| Bug #24037 | Lossy Hebrew to Unicode conversion | ||
|---|---|---|---|
| Submitted: | 7 Nov 2006 9:36 | Modified: | 2 Feb 2007 2:54 | 
| Reporter: | Domas Mituzas | Email Updates: | |
| Status: | Closed | Impact on me: | |
| Category: | MySQL Server: Charsets | Severity: | S2 (Serious) | 
| Version: | 5.1-bk & friends | OS: | |
| Assigned to: | Alexey Kopytov | CPU Architecture: | Any | 
| Tags: | bfsm_2006_12_07, character set, hebrew, Unicode | ||
   [7 Nov 2006 9:37]
   Domas Mituzas        
  Testcase, revealing lossing conversion of direction characters
Attachment: hebrew.sql (application/octet-stream, text), 211 bytes.
   [21 Dec 2006 15:17]
   Bugs System        
  A patch for this bug has been committed. After review, it may be pushed to the relevant source trees for release in the next version. You can access the patch from: http://lists.mysql.com/commits/17265 ChangeSet@1.2558, 2006-12-21 18:16:46+03:00, kaa@polly.local +5 -0 Fix for the bug #24037 "Lossy Hebrew to Unicode conversion". Added definitions for the following Hebrew characters as specified by the ISO/IEC 8859-8:1999: LEFT-TO-RIGHT EMBEDDING (LRE) RIGHT-TO-LEFT EMBEDDING (RLE) LEFT-TO-RIGHT MARK (LRM) RIGHT-TO-LEFT MARK (RLM)
   [22 Dec 2006 12:30]
   Bugs System        
  A patch for this bug has been committed. After review, it may be pushed to the relevant source trees for release in the next version. You can access the patch from: http://lists.mysql.com/commits/17324 ChangeSet@1.2558, 2006-12-22 15:30:37+03:00, kaa@polly.local +5 -0 Fix for the bug #24037 "Lossy Hebrew to Unicode conversion". Added definitions for the following Hebrew characters as specified by the ISO/IEC 8859-8:1999: LEFT-TO-RIGHT MARK (LRM) RIGHT-TO-LEFT MARK (RLM)
   [22 Dec 2006 12:49]
   Alexander Barkov        
  The patch http://lists.mysql.com/commits/17324 is ok to push.
   [31 Jan 2007 19:11]
   Chad MILLER        
  Available in 4.1.23, 5.0.36, 5.1.15-beta.
   [2 Feb 2007 2:54]
   Paul DuBois        
  Noted in 4.1.23, 5.0.36, 5.1.15 changelogs.

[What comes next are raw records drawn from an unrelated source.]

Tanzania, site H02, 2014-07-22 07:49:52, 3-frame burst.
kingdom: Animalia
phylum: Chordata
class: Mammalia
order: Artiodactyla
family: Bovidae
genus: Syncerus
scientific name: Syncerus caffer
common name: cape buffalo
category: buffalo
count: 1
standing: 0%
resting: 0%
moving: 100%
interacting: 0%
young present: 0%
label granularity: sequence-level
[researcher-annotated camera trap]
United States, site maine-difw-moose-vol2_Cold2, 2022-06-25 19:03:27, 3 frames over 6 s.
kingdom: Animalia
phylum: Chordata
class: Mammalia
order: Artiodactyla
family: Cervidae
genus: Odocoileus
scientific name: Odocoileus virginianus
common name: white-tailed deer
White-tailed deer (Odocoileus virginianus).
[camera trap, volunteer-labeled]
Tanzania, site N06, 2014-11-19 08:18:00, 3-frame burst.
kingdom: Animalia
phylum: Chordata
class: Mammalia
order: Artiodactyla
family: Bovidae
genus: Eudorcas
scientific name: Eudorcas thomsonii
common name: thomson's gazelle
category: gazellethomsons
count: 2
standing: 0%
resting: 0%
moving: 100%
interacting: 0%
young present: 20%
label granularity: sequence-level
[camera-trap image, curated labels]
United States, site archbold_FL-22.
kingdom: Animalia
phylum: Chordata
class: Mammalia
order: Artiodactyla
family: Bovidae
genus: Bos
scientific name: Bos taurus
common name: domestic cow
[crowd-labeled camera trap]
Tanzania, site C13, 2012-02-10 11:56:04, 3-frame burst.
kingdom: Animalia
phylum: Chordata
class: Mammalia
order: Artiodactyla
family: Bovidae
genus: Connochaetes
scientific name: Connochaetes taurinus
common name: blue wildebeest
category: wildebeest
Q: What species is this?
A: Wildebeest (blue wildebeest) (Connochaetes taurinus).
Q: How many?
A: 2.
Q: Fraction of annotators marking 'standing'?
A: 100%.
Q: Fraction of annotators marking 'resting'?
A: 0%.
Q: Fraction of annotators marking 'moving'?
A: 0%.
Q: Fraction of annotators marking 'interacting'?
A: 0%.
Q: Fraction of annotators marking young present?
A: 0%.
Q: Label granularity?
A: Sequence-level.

Description: FD is left-to-right mark (U+200E) and FE is right-to-left mark (U+200F), as specified in a newer amendment as ISO/IEC 8859-8:1999. Our uint16 to_uni_hebrew_bin[] = { defines those as 0x0000,0x0000 This results in hebrew character set unusable in unicode contexts, as well as default mysqldump output. How to repeat: Due to lossy character set issues, testcase will be attached as file. Suggested fix: Use 'binary' as default mysqldump character set? Implement ISO/IEC 8859-8:1999 changes in 'hebrew' character set.